PGA Cup

Tournament information
- Location: 2024: Oregon, USA
- Established: 1973
- Course: 2024: Sunriver Resort
- Format: Match play
- Month played: September

Current champion
- United States (2024)

= PGA Cup =

The PGA Cup is a men's golf competition for club professionals played between a Great Britain and Ireland team and a United States team. The winning team is presented with the Llandudno Trophy. The competition is run by the British PGA and the PGA of America.
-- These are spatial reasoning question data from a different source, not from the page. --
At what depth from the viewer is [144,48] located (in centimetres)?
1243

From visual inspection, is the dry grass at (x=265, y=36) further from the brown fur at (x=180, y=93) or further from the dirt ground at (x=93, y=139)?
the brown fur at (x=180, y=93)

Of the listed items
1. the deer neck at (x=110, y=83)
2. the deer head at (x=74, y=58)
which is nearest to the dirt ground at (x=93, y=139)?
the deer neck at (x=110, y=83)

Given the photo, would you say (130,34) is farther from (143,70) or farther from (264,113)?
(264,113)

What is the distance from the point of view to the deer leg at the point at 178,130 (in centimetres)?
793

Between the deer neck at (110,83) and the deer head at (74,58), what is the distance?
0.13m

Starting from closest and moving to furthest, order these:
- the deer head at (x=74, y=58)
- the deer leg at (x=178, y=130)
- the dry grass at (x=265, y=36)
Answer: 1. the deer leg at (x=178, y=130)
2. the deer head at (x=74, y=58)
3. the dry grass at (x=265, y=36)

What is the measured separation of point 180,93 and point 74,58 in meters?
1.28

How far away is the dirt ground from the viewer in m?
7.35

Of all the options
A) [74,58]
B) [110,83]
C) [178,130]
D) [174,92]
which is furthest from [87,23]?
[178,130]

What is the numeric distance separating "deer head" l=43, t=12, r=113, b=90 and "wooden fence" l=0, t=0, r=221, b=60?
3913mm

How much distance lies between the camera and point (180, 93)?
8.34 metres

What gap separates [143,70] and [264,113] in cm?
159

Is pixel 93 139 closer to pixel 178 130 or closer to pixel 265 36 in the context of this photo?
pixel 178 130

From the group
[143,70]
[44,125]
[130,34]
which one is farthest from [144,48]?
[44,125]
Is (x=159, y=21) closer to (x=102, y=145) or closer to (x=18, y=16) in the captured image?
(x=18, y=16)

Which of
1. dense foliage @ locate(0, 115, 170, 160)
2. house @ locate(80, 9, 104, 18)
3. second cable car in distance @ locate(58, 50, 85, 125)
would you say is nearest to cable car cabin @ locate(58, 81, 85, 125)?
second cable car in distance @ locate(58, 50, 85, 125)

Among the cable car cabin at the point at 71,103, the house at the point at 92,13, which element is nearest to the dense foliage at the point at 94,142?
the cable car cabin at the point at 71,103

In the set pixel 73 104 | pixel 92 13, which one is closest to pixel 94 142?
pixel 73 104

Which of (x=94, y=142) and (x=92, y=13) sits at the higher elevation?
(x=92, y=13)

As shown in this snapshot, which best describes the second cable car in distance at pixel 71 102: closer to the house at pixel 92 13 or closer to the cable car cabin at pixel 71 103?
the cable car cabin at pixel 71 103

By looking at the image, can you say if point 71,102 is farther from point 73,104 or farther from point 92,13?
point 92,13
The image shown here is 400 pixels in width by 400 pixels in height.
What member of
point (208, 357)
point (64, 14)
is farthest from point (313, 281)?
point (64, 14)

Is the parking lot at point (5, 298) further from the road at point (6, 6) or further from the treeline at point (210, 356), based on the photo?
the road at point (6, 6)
It was first played in 1973 and was an annual event until 1984, after which it became biennial.

==History==
The first two contests, at Pinehurst, North Carolina, in 1973 and 1974, were contested for the Diamondhead Cup. Diamondhead Corp. was the owner of Pinehurst and sponsored the event. From 1975, the event was organised by the two PGAs and became known as the PGA Cup.

In 1990 the event was opened up to the golfers from continental Europe but from 1996 the British PGA team was again restricted to players from Great Britain and Ireland.

The 2017 PGA Cup was held on the Longcross course at Foxhills Golf Club, Ottershaw, Surrey, from 15 to 17 September and was won by Great Britain and Ireland by a score of 16 to 10, their second successive victory.

The 2019 PGA Cup was held on the Fazio Foothills course at Omni Barton Creek Resort & Spa, Austin, Texas, from 27 to 29 September and was won by the United States by a score of 14 to 12, their first outright victory since 2011.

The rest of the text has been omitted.